## Records from a dataset:
• • •

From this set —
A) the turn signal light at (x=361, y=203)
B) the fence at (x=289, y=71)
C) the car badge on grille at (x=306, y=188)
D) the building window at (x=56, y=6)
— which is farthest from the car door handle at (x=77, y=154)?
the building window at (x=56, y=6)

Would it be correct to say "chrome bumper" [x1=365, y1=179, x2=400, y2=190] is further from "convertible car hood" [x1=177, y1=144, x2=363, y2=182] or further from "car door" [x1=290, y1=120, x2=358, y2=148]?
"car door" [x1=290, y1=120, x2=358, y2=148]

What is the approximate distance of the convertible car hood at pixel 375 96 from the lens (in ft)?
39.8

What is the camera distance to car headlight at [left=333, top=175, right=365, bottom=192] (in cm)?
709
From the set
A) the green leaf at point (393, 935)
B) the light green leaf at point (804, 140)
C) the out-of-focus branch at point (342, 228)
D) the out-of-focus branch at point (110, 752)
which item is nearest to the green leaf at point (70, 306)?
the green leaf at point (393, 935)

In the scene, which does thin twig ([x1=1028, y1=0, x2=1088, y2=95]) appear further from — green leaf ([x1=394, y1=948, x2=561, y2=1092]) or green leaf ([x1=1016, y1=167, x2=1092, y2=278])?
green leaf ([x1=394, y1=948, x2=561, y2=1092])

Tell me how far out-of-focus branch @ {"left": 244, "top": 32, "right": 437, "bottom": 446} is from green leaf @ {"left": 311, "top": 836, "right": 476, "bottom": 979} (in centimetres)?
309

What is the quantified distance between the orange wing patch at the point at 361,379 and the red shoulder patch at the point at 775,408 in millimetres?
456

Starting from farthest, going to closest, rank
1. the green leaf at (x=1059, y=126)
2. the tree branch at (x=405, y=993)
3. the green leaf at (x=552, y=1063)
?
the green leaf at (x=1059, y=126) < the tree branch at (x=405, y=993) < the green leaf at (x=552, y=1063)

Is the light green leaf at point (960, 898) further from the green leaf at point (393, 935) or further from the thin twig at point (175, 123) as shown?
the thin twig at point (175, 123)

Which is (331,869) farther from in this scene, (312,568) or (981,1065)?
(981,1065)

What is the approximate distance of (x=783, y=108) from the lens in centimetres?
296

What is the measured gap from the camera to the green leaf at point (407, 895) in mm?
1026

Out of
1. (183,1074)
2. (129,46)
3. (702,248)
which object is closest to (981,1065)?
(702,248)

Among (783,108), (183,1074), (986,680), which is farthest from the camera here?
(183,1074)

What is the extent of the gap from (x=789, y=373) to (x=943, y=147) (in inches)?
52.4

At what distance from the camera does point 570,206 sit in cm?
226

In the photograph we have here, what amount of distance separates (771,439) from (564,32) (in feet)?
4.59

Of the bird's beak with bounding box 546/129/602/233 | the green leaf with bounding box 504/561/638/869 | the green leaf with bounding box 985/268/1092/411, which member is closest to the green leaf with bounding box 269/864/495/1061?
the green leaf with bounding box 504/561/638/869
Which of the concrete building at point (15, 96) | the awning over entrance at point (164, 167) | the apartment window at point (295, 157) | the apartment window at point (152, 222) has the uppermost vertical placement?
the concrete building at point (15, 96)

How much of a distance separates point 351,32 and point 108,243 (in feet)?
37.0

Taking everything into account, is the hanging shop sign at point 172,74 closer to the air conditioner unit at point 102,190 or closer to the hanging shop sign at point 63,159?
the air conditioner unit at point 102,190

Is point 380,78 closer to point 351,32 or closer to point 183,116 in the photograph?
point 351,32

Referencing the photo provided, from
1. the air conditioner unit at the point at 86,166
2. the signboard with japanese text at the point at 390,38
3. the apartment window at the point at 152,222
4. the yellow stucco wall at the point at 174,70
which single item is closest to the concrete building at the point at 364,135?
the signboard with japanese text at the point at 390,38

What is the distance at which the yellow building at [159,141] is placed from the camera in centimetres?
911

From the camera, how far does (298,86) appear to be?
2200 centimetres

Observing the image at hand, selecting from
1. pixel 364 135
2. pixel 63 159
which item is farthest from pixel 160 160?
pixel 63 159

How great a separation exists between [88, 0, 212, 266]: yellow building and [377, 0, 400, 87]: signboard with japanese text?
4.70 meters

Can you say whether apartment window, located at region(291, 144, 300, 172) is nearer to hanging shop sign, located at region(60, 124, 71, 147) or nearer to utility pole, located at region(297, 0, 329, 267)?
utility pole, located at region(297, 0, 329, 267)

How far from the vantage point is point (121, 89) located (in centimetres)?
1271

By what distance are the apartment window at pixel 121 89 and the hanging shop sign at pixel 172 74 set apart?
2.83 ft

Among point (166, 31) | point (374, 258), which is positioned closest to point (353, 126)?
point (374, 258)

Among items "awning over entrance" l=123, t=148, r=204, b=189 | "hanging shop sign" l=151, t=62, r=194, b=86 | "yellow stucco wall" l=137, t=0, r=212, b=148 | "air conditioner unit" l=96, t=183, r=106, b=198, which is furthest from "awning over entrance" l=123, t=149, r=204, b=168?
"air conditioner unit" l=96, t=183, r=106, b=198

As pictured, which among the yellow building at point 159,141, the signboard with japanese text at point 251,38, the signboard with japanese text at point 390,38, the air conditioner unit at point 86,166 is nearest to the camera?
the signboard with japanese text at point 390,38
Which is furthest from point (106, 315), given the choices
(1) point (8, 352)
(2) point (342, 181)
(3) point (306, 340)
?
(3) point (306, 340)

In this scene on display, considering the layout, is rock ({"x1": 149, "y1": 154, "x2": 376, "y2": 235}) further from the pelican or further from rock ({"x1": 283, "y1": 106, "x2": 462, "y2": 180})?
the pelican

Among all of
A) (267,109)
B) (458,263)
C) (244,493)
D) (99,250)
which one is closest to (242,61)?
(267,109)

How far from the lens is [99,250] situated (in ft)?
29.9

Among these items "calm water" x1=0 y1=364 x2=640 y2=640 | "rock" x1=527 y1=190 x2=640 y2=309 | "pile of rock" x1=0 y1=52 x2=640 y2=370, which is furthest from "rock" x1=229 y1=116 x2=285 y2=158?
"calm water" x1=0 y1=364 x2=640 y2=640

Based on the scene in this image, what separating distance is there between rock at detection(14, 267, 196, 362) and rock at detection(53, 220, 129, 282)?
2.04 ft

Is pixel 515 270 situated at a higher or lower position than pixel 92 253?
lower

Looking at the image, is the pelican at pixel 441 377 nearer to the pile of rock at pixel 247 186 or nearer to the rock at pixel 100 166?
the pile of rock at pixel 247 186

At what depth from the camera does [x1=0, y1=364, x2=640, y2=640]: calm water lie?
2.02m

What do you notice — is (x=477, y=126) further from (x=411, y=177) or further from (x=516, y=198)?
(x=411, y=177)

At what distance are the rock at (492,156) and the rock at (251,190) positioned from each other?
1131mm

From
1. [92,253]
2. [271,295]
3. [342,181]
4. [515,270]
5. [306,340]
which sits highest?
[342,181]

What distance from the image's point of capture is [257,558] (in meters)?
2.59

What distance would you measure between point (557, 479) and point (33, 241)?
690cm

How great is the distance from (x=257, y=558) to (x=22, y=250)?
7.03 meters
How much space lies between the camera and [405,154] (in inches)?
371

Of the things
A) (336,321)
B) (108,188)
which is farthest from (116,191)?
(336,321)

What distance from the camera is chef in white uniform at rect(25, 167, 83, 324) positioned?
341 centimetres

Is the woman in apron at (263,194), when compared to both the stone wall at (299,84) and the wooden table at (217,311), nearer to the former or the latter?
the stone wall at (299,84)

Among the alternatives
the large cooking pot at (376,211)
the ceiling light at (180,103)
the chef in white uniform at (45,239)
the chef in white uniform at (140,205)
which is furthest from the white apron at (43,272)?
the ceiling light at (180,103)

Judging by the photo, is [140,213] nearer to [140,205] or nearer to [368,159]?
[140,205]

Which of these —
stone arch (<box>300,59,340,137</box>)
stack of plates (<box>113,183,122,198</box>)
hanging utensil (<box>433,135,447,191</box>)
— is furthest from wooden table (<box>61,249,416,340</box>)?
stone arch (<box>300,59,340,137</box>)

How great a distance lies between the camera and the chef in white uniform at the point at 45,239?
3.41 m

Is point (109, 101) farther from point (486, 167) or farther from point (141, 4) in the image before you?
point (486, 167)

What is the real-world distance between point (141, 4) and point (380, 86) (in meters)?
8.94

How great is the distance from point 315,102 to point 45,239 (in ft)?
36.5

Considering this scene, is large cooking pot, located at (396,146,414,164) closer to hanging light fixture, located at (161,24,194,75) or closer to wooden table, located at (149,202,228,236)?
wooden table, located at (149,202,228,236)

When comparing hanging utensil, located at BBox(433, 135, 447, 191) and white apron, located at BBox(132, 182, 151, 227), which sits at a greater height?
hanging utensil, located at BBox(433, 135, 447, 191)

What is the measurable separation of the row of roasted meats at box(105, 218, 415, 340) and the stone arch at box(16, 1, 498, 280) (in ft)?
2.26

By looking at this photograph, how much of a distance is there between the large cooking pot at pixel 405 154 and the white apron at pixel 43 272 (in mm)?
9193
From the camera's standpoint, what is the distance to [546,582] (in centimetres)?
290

• • •

## Do this:
Repeat the lines beginning with the one containing "How great a separation" and ending with the one containing "4.70 meters", switching "signboard" to "billboard" and leaving everything else as it is.

## Answer for this exercise:
How great a separation exists between [88, 0, 212, 266]: yellow building and [377, 0, 400, 87]: billboard with japanese text?
4.70 meters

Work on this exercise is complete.